What can this one say about Maanas….Where does one go to find words to describe the infinite of which one has seen but a fraction. And even that fraction has been so immense that one is left feeling like a kitten that has taken but a sip from the ocean of milk? It seems crass to say anything at all, for what is it that one has indeed known about this unknowable…Saro Devi.
“How can Manasarowar and Kailas be the objects of divine honours from two religions so different as Hinduism and Lamaism unless it is that their overpowering beauty has appealed to and deeply impressed the human mind, and that they seemed to belong rather to heaven than to earth ?“, asks Sven Hedin, a Swedish explorer, who came to Manasarovar in 1907….
That, from a foreigner…
And as an Indian, where do I even begin… Manasarovar…. Referred to with such veneration in Ramayana, Mahabharata, the Purana-s… Revered since thousands of years… Mythology has it that the Maanasa-Kailasa has been visited by Rama, Krishna, Pandava-s…. That Krishna did penance here at Kailasa for several years… For thousands of years, pilgrims from India have been coming here, braving all dangers, to visit the land of Siva. So it is, that when one visits Maanas, one is logging onto this eternal flow of the wonder that is timeless India.
And as if just to remind one of its timelessness, Maaanas, during the Yatra, comes upon you, all of a sudden. As if by magic, by a sleight of unseen hand, a wink of Shiva!

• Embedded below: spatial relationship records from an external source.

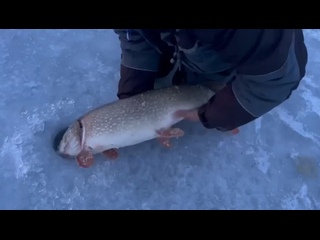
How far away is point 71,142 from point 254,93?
2.98ft

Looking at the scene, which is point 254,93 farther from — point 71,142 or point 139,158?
point 71,142

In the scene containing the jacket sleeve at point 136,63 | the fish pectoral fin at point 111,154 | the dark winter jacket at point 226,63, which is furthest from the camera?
the fish pectoral fin at point 111,154

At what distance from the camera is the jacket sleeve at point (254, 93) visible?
1296 mm

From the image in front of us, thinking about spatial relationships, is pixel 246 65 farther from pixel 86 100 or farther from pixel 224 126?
pixel 86 100

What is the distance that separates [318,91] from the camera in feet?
6.59

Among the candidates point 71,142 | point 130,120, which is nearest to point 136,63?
point 130,120

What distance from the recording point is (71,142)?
171 cm

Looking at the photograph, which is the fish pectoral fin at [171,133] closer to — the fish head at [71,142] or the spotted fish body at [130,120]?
the spotted fish body at [130,120]

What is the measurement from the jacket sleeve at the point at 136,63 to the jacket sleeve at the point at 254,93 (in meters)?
0.33

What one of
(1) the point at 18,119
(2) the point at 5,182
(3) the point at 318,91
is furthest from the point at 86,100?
(3) the point at 318,91

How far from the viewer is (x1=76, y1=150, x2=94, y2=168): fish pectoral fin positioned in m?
1.69

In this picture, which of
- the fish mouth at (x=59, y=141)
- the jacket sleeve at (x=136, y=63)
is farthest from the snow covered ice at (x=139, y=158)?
the jacket sleeve at (x=136, y=63)

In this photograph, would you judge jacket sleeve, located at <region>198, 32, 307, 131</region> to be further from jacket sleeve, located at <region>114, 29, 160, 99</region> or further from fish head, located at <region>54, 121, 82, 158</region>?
fish head, located at <region>54, 121, 82, 158</region>

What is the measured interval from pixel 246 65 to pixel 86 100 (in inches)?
39.7
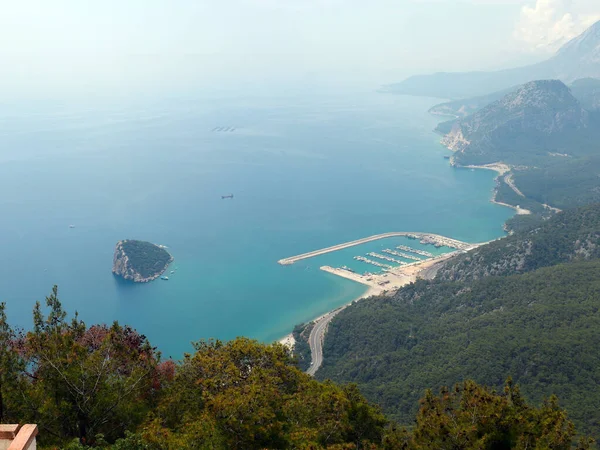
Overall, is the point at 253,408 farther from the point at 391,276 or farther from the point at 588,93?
the point at 588,93

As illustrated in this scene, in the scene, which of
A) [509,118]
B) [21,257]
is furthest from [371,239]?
[509,118]

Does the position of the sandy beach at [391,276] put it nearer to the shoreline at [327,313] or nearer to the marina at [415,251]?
the shoreline at [327,313]

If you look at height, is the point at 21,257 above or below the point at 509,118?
below

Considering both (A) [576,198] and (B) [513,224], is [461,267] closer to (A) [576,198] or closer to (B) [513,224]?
(B) [513,224]

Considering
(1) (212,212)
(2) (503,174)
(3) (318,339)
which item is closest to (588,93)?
(2) (503,174)

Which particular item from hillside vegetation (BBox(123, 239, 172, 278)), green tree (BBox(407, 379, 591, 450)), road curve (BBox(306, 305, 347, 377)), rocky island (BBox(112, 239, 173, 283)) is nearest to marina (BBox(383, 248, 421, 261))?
road curve (BBox(306, 305, 347, 377))

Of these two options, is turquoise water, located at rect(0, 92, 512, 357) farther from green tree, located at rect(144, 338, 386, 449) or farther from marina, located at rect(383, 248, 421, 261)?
green tree, located at rect(144, 338, 386, 449)
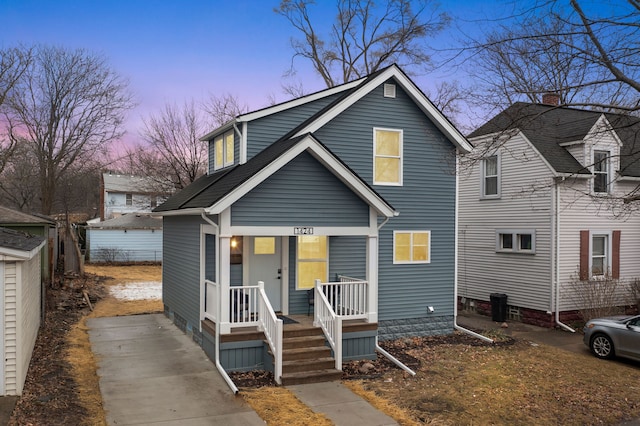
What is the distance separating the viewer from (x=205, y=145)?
32594mm

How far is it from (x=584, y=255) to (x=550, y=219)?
1764 millimetres

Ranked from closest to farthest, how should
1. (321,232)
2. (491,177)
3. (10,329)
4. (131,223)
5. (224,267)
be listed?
(10,329)
(224,267)
(321,232)
(491,177)
(131,223)

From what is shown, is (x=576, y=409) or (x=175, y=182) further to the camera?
(x=175, y=182)

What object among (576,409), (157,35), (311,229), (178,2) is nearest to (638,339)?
(576,409)

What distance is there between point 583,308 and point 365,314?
8.56m

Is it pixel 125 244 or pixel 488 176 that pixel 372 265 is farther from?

Along the route, you have been coming past hundreds of miles of beautiful nothingness, the endless Shunyata-desert of the Tibetan landscape, and suddenly, there it is, a sudden oasis of infinite fullness and sublime purity, that bathing place of Gods..Maanas.. Like the reflection of infinite consciousness in a pure mind… A beauty that is divine… A turquoise gem set in the crest of the earth… Manasarovar. In front of you. In all its glory.
Let me describe our arrival at Maanas.
After our break at Hanuman Tal, we had taken off for the last leg… And then we had arrived here, at a most modern terminal…
This was a change-over point. We had to get off our buses… Go through this checkpoint… And then get onto another bus.
We enter the terminal. This could have been any of the modern airports by the looks of it.
Everything was spic-and-span… We had a few minutes to spare. There were public telephone booths here. For a few bucks of Chinese currency, you could call home. Which a few people did. Yours truly stood in queue for a while. And then gave up as the folks with the phones did not let go, and it was time to move… Perhaps I should have stayed back and made that call. For the Chinese tour guide was not happy with the Chinese driver of the new bus. Not sure what his gripe is but he wants a change of bus. So, we wait for another bus.. And then we go..
Our changeover was to a very modern European bus, which, if I am not mistaken, was a special non-polluting, electric or hybrid fuel vehicle. In matters like these, you have to hand it to the Chinese. They have taken all steps to minimize pollution in the vicinity of Manasarovar…. What would we in India have done, had Maanas been in our country? Would we have kept it clean? Would we have roads as beautiful as the one that leads to Maanas. How would we have treated Maanas? Your answer is as good as mine. One shudders to just think about it… Ok, jettison from this stream of enquiry and come back to the beautiful bus.
We get onto the electric bus, and soon are driving along a mud path, all along the banks of Maanasarovar. Yes. we are there! We are at Maanas! I am seated in front in the bus, just behind the the drivers seat… Looking at Maanas, I am in a state of mind that I do not know how to describe. There is absolute silence in the bus… All are in awe. Across the aisle, Usha is crying, overwhelmed by the beauty of Maanas…. And the bus driver, a Chinese man is murmuring some complaint. Our guide tells us that for the Chinese, crying is inauspicious. He feels sad that a passenger in his bus is crying. We try to tell them these are tears of joy. Very auspicious… Such is its beauty of Maanas that even a non-Asian, Sven Hedin, a Swede, writing about his first glimpse of Maanas in 1907, says: “Even the first view from the hills on the shore caused us to burst into tears of joy at the wonderful, magnificent landscape and its surpassing beauty“.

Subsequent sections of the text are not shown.